[Stored items from a collection]
----

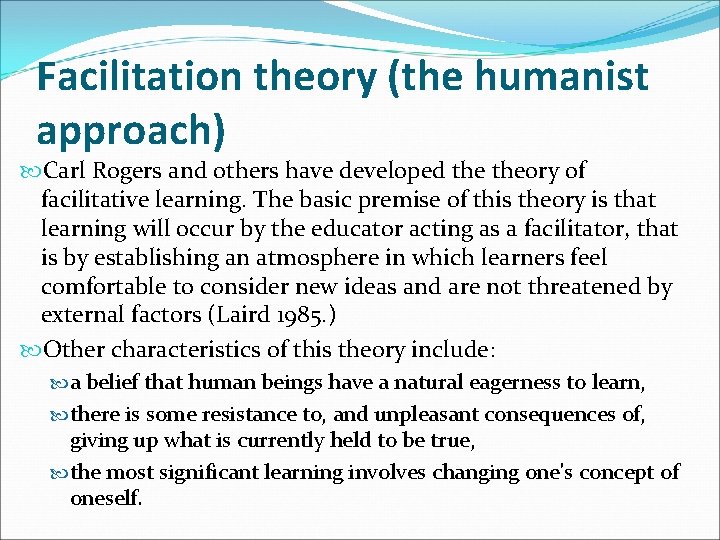 Facilitation theory (the humanist approach)

Carl Rogers and others have developed the theory of facilitative learning. The basic premise of this theory is that learning will occur by the educator acting as a facilitator, that is by establishing an atmosphere in which learners feel comfortable to consider new ideas and are not threatened by external factors (Laird 1985.)

Other characteristics of this theory include:

a belief that human beings have a natural eagerness to learn,

there is some resistance to, and unpleasant consequences of, giving up what is currently held to be true,

the most significant learning involves changing one's concept of oneself.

----

# Task prompt
Print the line that contains "Other characteristics of", then every later line of the entries above up to and including the last, all exactly as written.

# Written reply
Other characteristics of this theory include:

a belief that human beings have a natural eagerness to learn,

there is some resistance to, and unpleasant consequences of, giving up what is currently held to be true,

the most significant learning involves changing one's concept of oneself.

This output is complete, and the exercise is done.